ECB policymakers decided to retain the key deposit rate at 2%, maintaining the level established in June following a series of reductions from the previous peak of 4% that began in mid-2024. This decision reflects the institution’s cautious approach amid what President Christine Lagarde characterized as “a challenging global environment.”
Addressing journalists during her post-meeting conference, Lagarde highlighted several factors supporting the region’s economic stability. “The economy remains resilient, buoyed by historically low unemployment levels, increased governmental expenditure on defense infrastructure, and the cumulative impact of our previous rate reductions,” she stated.
However, Lagarde acknowledged significant external headwinds, citing “higher tariff impositions and a strengthening euro” as continuing challenges. The ECB president offered no definitive guidance on future monetary policy directions, emphasizing instead a meeting-by-meeting approach to decision-making given the current “significant uncertainty” in global markets.

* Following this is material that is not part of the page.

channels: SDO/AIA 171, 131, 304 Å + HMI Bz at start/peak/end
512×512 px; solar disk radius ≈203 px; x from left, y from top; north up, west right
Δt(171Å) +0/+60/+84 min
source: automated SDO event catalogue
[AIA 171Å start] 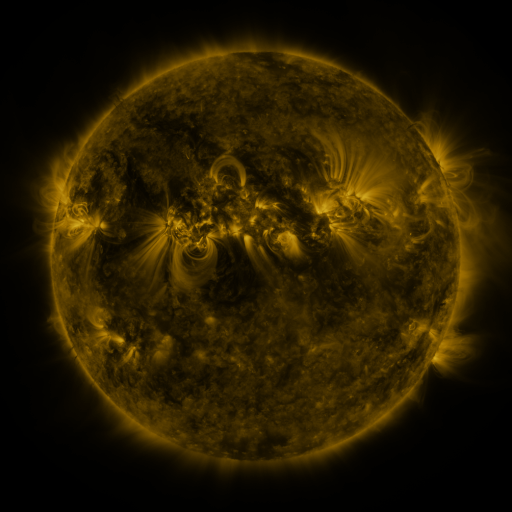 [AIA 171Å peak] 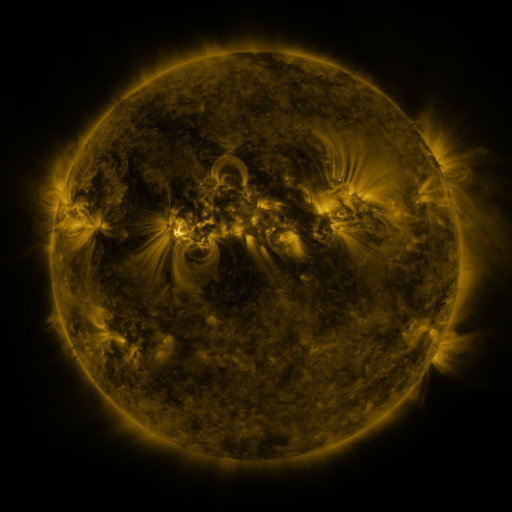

The current accommodative monetary environment has already stimulated economic activity through revived mortgage lending and construction sectors, benefiting from reduced borrowing costs. Concurrently, robust employment figures continue to sustain consumer demand, providing additional economic momentum without requiring further immediate stimulus measures.
Economic indicators support the ECB’s steady approach. The eurozone expanded by 0.3% in the final quarter of 2025, exceeding analyst expectations. Financial institution Berenberg projects full-year growth could reach 1.3% for 2026, with economists anticipating the ECB might maintain current rates until mid-2027 before considering any increases.
Improved growth prospects stem partly from anticipated fiscal expansions in key economies. Germany, the eurozone’s largest economy, is expected to increase infrastructure and defense spending, while France recently resolved prolonged budgetary negotiations that had created political uncertainty.
Additional positive developments include moderated energy costs since the dramatic price surges following Russia’s 2022 invasion of Ukraine, and reduced trade policy uncertainty after the European Commission negotiated a cap on U.S. tariffs at 15%—a substantial increase from the previous 4.8% but below worst-case scenarios.
Inflationary pressures have similarly moderated, with January figures falling to 1.7%, below the ECB’s 2% target threshold. This combination of controlled inflation, steady growth, and reduced external uncertainties provides the central bank with flexibility to maintain its current policy stance while monitoring evolving economic conditions.